Written task 1:
Can you repeat, word for word, the part of the meditation article that opens with the words containing "Let your meditation" and closes with "impactful meditation practice."?

>> Start Selected passage

Find Lasting Peace

Let your meditation practice take you places you never thought possible.

This article was featured in Yoga Journal as part of a meditation series by Richard Miller. This is his ninth in a series of
 10 columns designed to help you create a lasting and impactful meditation practice.

By Richard Miller, PhD

 
In Yoga Theory, we are all innately connected to and not separate from a universal life force that can help us access feelings of lasting peace. But it’s also true that every object throughout the entire universe, including you, is unique. It’s natural, then, to think of yourself as separate from others. But to quantum physicists and yogis alike, you are not separate: You, and everything in the universe, are both unique and nonseparate. Everything is part of an interconnected, undivided wholeness that underlies the entire cosmos. This realization is perhaps the most powerful insight on the path of yogic meditation. Your sense of interconnected, undivided wholeness is hardwired into your nervous system. Whenever you separate from this feeling, your body sends you somatic messages, such as contractions in your gut or heart palpitations, that let you know that “something’s wrong.” These are messengers warning you to stop and take action to restore your innate sense of peace. Unfortunately, our ability to remain connected to this undivided wholeness is too often commandeered by our egos, which, by default, are designed to emphasize separateness. In this case, your ego can identify the feeling of something’s wrong,” and conclude that “something’s wrong with me.” When this occurs, you may become psychologically embroiled in trying to fix or change yourself, and not recognize that you’ve simply separated from your underlying wholeness.

>> End Selected passage
>> Start Input records

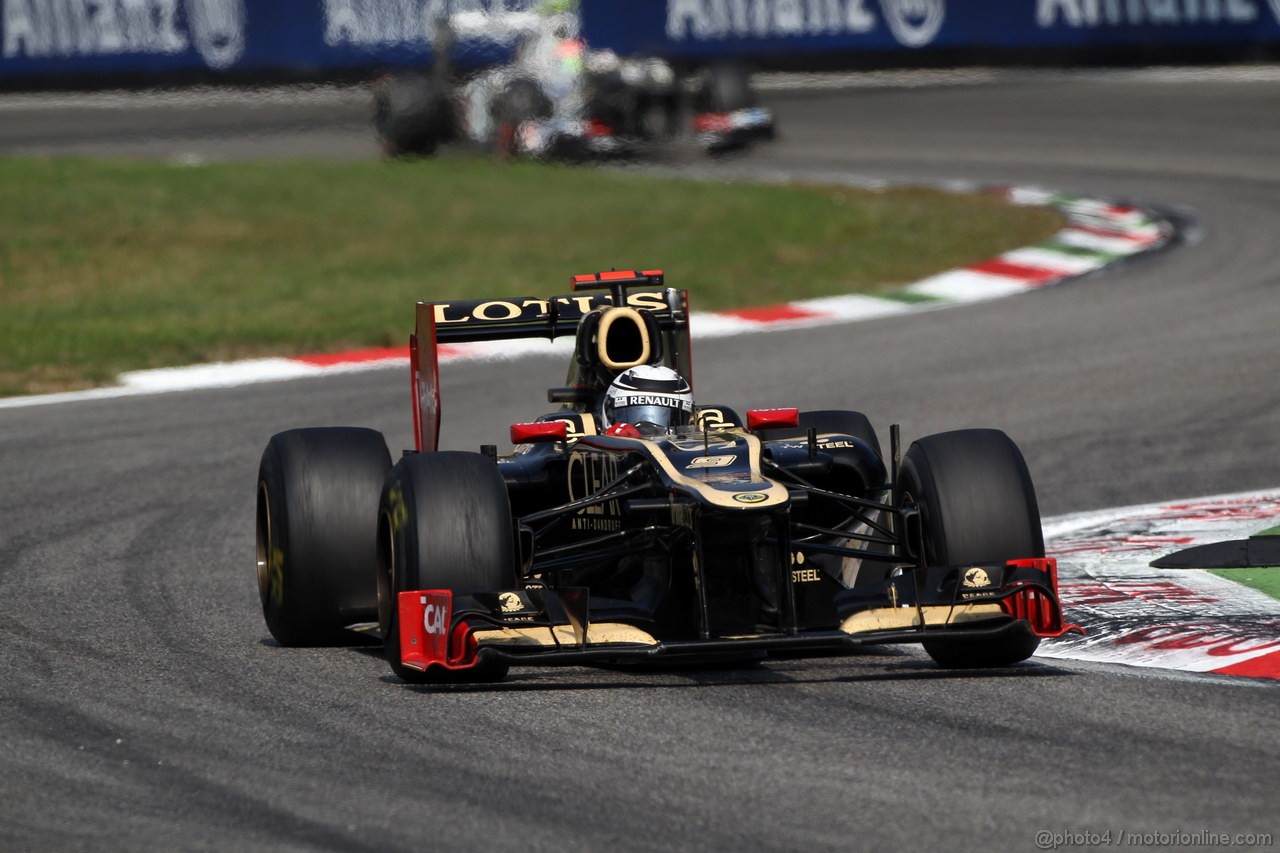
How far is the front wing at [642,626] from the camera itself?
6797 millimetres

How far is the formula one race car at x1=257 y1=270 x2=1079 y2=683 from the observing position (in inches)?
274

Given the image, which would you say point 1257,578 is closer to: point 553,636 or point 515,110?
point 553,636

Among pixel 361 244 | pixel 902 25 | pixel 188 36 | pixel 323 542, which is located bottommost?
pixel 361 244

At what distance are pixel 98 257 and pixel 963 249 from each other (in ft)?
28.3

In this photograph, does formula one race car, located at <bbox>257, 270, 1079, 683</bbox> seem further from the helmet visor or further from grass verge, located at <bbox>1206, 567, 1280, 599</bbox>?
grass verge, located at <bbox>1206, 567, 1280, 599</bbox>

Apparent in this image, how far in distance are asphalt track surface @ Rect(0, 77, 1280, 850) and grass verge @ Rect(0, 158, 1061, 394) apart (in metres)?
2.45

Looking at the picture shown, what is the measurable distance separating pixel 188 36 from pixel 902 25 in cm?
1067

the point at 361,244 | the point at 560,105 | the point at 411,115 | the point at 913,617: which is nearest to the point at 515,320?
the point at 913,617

>> End Input records
>> Start Input records

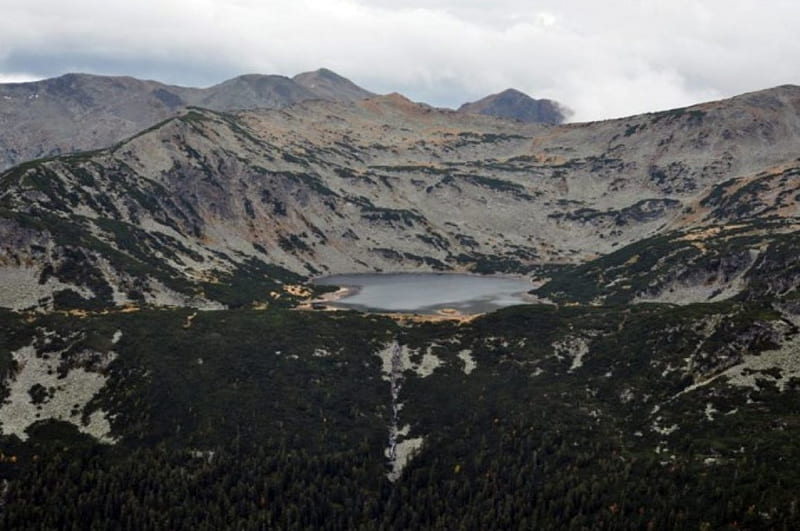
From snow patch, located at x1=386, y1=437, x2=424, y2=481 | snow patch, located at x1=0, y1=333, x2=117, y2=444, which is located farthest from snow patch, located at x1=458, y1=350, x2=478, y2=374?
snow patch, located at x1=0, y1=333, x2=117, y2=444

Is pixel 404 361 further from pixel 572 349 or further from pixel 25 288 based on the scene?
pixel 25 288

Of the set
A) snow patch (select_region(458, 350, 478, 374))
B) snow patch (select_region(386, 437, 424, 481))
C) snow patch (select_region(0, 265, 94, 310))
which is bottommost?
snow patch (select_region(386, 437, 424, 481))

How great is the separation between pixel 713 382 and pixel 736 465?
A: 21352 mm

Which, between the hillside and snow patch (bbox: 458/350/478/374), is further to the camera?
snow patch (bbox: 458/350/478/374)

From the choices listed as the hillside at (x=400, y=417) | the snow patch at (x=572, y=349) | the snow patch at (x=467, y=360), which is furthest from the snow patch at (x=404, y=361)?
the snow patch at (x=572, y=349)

>> End Input records

Written task 2:
Can you filter the records down to each line that holds the word "patch" and copy every such line?

Result 1:
Let your meditation practice take you places you never thought possible.

This article was featured in Yoga Journal as part of a meditation series by Richard Miller. This is his ninth in a series of
 10 columns designed to help you create a lasting and impactful meditation practice.

Result 2:
From snow patch, located at x1=386, y1=437, x2=424, y2=481 | snow patch, located at x1=0, y1=333, x2=117, y2=444, which is located farthest from snow patch, located at x1=458, y1=350, x2=478, y2=374?
snow patch, located at x1=0, y1=333, x2=117, y2=444
A) snow patch (select_region(458, 350, 478, 374))
B) snow patch (select_region(386, 437, 424, 481))
C) snow patch (select_region(0, 265, 94, 310))
snow patch (select_region(386, 437, 424, 481))
Which, between the hillside and snow patch (bbox: 458/350/478/374), is further to the camera?
snow patch (bbox: 458/350/478/374)
From the choices listed as the hillside at (x=400, y=417) | the snow patch at (x=572, y=349) | the snow patch at (x=467, y=360), which is furthest from the snow patch at (x=404, y=361)?
the snow patch at (x=572, y=349)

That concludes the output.